Diskusi ini menghadirkan narasumber dari pemerintah, termasuk Kepala Seksi Rehabilitasi Hutan dan Lahan, Bagus Dwi Rahmanto. Dia menjelaskan tantangan yang dihadapi dalam rehabilitasi mangrove, termasuk anggaran terbatas dan lemahnya pengawasan.
“Mangrove di Kepri sangat vital, menyimpan karbon lebih banyak dibanding hutan daratan,” jelasnya.
Sementara itu, Karmawan, Koordinator Polisi Kehutanan KPHL Unit II Batam, menyoroti pentingnya peran jurnalis dan aktivis dalam menjaga mangrove. Ia mencatat bahwa Batam menghadapi masalah serius seperti banjir rob dan kerusakan mangrove yang berdampak luas.
“Kami tidak memiliki kewenangan di luar kawasan hutan, ini tantangan besar,” ujarnya.
Dalam sesi tanya jawab, Distrawandi, Ketua Himpunan Nelayan Seluruh Indonesia (HNSI) Kepri, menekankan pentingnya mangrove bagi kehidupan nelayan. Dia mengkritik kebijakan pembangunan yang tidak konsisten dan mengekspresikan kekecewaan terhadap absennya perwakilan BP Batam di acara tersebut.
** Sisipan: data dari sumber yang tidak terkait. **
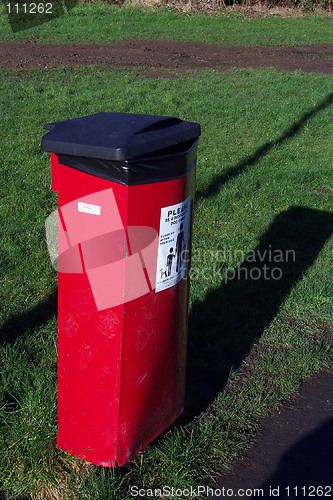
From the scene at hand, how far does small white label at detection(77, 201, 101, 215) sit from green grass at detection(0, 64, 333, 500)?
3.88 ft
“Kami di pesisir hanya bisa mengelus dada melihat pelanggaran yang terus terjadi,” ujarnya.
Diskusi ini diakhiri dengan seruan bersama, “Cintai, Peduli, Beraksi!” yang disambut antusias oleh peserta, menegaskan komitmen bersama untuk menjaga ekosistem mangrove di Batam.
Untuk diketahui, Hari Mangrove Sedunia, pertama kali diprakarsai oleh negara Ekuador dan diakui oleh UNESCO pada 2015 lalu. Dari tahun ke tahun, kesadaran publik tentang pentingnya hutan mangrove (bakau) sebagai kawasan pelindung pesisir pantai, terus digaungkan.